The topic of loot boxes returns like a boomerang, constantly questioning whether they should be treated as gambling. This time the issue was looked at by a court from Austria (via Reddit), after a teenage player decided to fight to recover the funds spent on FIFA Ultimate Team mode packs, from the FIFA series. However, he did not sue the company responsible for their creation, Electronic Arts, but Sony Interactive Entertainment, since the purchase was made at the PlayStation store.
Importantly, the court in the town of Hermagor in Carinthia agreed with the plaintiff. This is because it considered loot boxes to be part of a game of chance, and since the Japanese giant does not have a license for them, the contracts between the company and the player are invalid. In other words, Sony Interactive Entertainment should return the teenager's money.

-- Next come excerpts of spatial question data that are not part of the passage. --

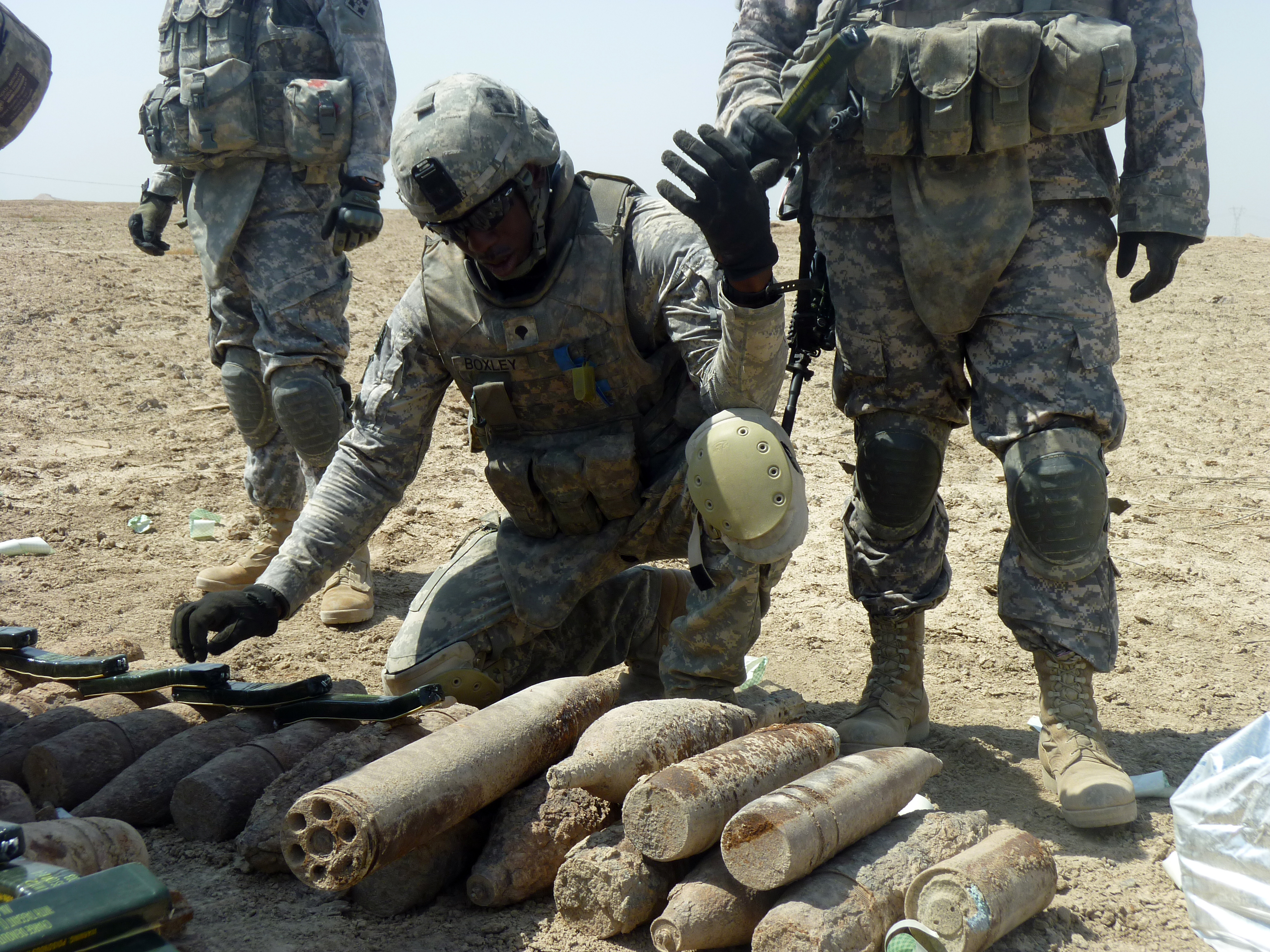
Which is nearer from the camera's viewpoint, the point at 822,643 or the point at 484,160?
the point at 484,160

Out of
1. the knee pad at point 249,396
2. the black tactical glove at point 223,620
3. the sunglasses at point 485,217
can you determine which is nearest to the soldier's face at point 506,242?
the sunglasses at point 485,217

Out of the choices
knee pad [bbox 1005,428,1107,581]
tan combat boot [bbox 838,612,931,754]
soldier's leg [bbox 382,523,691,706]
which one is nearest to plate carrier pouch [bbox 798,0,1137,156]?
knee pad [bbox 1005,428,1107,581]

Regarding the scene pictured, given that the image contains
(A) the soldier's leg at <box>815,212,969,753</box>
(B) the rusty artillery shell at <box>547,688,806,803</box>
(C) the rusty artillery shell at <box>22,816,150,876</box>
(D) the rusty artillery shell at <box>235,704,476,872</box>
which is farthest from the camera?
(A) the soldier's leg at <box>815,212,969,753</box>

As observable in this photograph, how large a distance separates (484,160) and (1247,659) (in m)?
2.99

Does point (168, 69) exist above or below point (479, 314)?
above

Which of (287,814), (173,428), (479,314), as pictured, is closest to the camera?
(287,814)

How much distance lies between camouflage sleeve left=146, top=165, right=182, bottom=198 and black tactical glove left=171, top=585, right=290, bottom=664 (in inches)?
103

Lootboxes in FIFA, the first such case in Austria and Germany
The verdict is not yet final, and although it does not amount to a huge sum (less than 339 euros), it may trigger another wave of lawsuits. This is according to Richard Eibl - managing director of the litigation financing company Padronus, which maintains that he has been contacted by "a four-digit number of users of FIFA games". He also stressed that this is the first case of its kind in Austria and Germany.
- Michael Linhard of the Salburg law firm (which cooperates with Padronus) is convinced that "the judgment sets the way forward in dealing with lootboxes and shows that video games are not a legal vacuum."

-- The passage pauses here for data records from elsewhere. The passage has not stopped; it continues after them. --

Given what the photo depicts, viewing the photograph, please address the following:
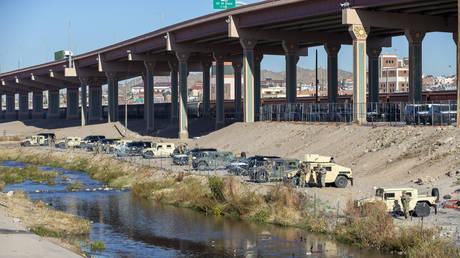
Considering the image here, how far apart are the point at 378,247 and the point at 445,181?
12.2 m

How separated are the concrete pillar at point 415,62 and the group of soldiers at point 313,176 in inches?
1172

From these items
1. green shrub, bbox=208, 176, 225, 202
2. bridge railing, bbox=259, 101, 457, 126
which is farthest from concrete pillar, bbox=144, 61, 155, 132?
green shrub, bbox=208, 176, 225, 202

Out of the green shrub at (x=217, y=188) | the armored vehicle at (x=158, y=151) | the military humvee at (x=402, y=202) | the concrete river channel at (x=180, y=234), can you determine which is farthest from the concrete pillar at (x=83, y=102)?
the military humvee at (x=402, y=202)

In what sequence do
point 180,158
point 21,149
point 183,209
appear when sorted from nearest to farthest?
point 183,209, point 180,158, point 21,149

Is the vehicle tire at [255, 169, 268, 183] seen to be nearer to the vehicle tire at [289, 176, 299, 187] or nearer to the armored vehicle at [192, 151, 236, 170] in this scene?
the vehicle tire at [289, 176, 299, 187]

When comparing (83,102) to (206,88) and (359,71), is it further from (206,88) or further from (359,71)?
(359,71)

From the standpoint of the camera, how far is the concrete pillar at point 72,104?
158m

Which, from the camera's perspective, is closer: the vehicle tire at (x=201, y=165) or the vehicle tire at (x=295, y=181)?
the vehicle tire at (x=295, y=181)

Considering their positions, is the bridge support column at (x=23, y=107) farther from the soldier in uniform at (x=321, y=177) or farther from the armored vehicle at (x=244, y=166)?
the soldier in uniform at (x=321, y=177)

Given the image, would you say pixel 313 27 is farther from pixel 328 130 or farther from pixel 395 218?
pixel 395 218

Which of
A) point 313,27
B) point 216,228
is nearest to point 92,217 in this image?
point 216,228

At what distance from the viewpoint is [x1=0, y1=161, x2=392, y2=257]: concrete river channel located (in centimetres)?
3016

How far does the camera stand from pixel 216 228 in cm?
3606

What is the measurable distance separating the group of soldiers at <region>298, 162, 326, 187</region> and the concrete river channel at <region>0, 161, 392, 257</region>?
5027 mm
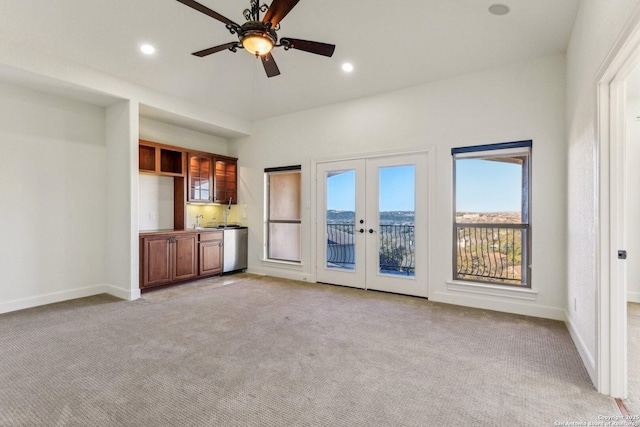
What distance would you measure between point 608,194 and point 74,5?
5028 mm

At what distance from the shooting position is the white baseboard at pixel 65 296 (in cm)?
406

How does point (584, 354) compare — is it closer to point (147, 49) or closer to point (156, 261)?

- Sony Interactive Entertainment will certainly take the opportunity to appeal, especially since the Japanese company has already unsuccessfully requested that the case be moved to a court in Vienna or London.
Lootboxes in other countries
It's hard to believe that a non-final decision by a court from a small city will have much impact on a dispute that has dragged on for years. Previously, the topic of lootboxes was faced by Netherlands, among others, ultimately deciding that, as part of a larger game, they could not be counted as a game of chance. They are also still present in Belgium, which admittedly introduced regulations concerning them, but... there is no indication that they have actually been complied with.